Little Timmy Boyd sleeps fitfully in his cot, a nightmare pushing and pulling at his young body, rolling it around from the inside out.
“Huh…” his light sigh sounds almost like nothing, like air expelling from his small mouth.
“Repub… Republicans… Democrats… NOOOOO!”
His springs up on his bed, one tiny hand grasping at the air in front of him as if he was trying to clasp the dream before it stole away. But it was gone and he wiped his brow, relieved.
“Oh, what a dream. What a nightmare.”
“That was no dream little Timmy.”
A gravely voice coughs out the words, a voice that could belong to a gravedigger or perhaps…
“… Wuh… Who is there, in the dark?”
Something… someone steps from the shadows.
“Don’t be afraid Timmy. Please. It is I, the Ghost of Politics Present. But you can call me Bill.”
Timmy recognised his face instantly.
“Oh my, ex-US Chief Justice William Rehnquist. It’s a pleasure to meet you sir.”
The ghost chuckles.
“Oh, the pleasure is all mine Timmy, to meet a brave, smart, young man such as yourself. All mine.”

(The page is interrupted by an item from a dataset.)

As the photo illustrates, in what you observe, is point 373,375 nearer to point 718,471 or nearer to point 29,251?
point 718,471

Timmy accepts Bill’s kind words with a smile.
“But I am here not for pleasantries Timmy, but to show you something very important. Perhaps the most vital phenomenon you will ever witness.”
“Gasp!” Young Timmy gasps.
“Take my hand Timmy and I will show you the world.”
“Oh boy” exclaims the boy, “most definitely, totally.”
And they shoot off through the boys’ bedroom window, hand in hand.
Later in Washington, our two intrepid, spiritual voyagers hover above the great Capitol Hill.
Bill salutes the Capitol building and sheds a tear.
“See this architectural monument Billy…”
“It’s Timmy sir.”
“This is where the most important people in the universe come to make your life better. Where they do the work designed for only the zenith of human-kind.”
Timmy’s jaw drops.
“Wow. Incredible sir.”
“Yes. Do you want to look inside?”
But before Timmy could answer, Bill dives down out of the clouds and floats serenely into the glorious structure.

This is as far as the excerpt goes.